Beaumont hospital went €2.9m overbudget implementing new payroll system

Beaumont will now be subject to a separate review of its finances by the NTPF itself, which had held off on doing so while the HSE’s internal audit investigation proceeded. Picture: Sasko Lazarov/Rollingnews.ie
One of the country’s largest hospitals paid just under €3m more than initially budgeted for a new payroll system after ‘underestimating the complexities’ of the project.
The new HR and payroll system installed at Beaumont Hospital in Dublin eventually cost €4.8m, against an initial budget forecast of just €1.9m, the Public Accounts Committee (PAC) heard.
Adding controversy to the overspend, the recently appointed director of finance at the hospital Francis Hanlon told the committee the spend had initially been labelled as compliant with public procurement rules, despite the fact that no public tender competition had been held for it.

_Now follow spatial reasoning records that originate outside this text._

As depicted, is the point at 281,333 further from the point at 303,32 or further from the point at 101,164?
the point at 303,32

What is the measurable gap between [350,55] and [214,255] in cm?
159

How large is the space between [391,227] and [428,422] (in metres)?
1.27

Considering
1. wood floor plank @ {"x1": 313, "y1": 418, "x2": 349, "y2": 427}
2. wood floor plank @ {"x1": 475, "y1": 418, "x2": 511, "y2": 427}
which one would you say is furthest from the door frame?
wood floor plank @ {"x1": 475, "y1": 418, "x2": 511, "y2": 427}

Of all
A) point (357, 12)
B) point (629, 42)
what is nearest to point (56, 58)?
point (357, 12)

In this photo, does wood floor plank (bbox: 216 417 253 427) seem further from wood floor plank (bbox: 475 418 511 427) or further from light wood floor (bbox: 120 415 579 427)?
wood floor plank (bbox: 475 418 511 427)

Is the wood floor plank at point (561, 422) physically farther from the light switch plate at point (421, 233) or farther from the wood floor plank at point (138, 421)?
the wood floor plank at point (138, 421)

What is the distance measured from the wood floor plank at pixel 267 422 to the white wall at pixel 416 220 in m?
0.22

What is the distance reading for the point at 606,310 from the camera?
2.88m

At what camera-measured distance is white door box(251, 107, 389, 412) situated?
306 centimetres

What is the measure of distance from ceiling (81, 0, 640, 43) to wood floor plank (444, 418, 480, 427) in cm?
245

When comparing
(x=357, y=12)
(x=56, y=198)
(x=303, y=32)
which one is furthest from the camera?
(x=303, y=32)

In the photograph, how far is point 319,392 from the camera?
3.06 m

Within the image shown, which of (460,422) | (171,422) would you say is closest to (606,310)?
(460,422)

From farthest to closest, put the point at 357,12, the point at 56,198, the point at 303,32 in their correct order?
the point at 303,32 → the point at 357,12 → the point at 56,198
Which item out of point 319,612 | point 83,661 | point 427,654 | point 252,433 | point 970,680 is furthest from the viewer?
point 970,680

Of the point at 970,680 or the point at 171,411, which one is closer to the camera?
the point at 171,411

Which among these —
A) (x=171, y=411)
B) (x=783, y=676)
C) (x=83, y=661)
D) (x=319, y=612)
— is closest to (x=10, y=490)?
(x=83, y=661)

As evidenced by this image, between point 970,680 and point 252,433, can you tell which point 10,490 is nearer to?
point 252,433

Mr Hanlon said he had seen that the derogation under which the expenditure was labelled as compliant had been removed as being “not appropriate” after he had reviewed it.
Acknowledging that the €2.9m overspend amounted to “a significant overrun”, Mr Hanlon said his “understanding is that the complexities of the project were underestimated”.
Cork Labour TD Eoghan Kenny said it was "disgraceful" that Beaumont had not mentioned the overspend either in its CEO’s opening statement to the committee nor in any briefing materials.
“This matter would have been swept under the carpet had staff members in the hospital not made me aware of this massive overspend of taxpayers’ money,” he said, in reference to dialogue he had with sources at the hospital in advance of the hearing.
Committee chair John Brady described the overrun as “extraordinary” and said it was “an issue that the committee will certainly be coming back to”, while chief executive of the hospital Anne Coyle told the committee that the issue “has been reviewed” and the hospital’s statement of internal control updated with regard to the “refreshed and revised opinion”.
Earlier, Ms Coyle told the PAC that Beaumont is is to run audits across all of its medical departments searching for “financial irregularities” after returning €25,000 to the National Treatment Purchase Fund over a double-billing issue.
Beaumont had seen its multimillion euro ‘insourcing’ funding suspended by the NTPF last April after it emerged it had billed the fund for consultancy fees which had already been paid for by the HSE.
Ms Coyle told the committee that Beaumont has a further 8 speciality sections which will now be audited by the hospital itself as it searches for further irregularities.
“We will replicate the exercise,” she said of the audit Beaumont conducted of its own rheumatology department earlier this year which discovered the €25,000 anomaly.
Asked if she thought it likely that issues totalling several times the figure discovered to date were likely to be discovered, Ms Coyle said she wouldn’t like to “pre-empt” the findings of the exercise.
Insourcing refers to attempts by the NTPF to reduce hospitals waiting list by funding additional usage of hospital infrastructure and personnel for appointments, chiefly outside core working hours.
Chief executive of the NTPF Fiona Brady told the PAC that the decision to suspend Beaumont’s funding had not been taken light, adding that regardless, now that the appropriate assurances have been received from Beaumont concerning the oversight of the insourcing funding, that the funding stream would be restarted in the near future.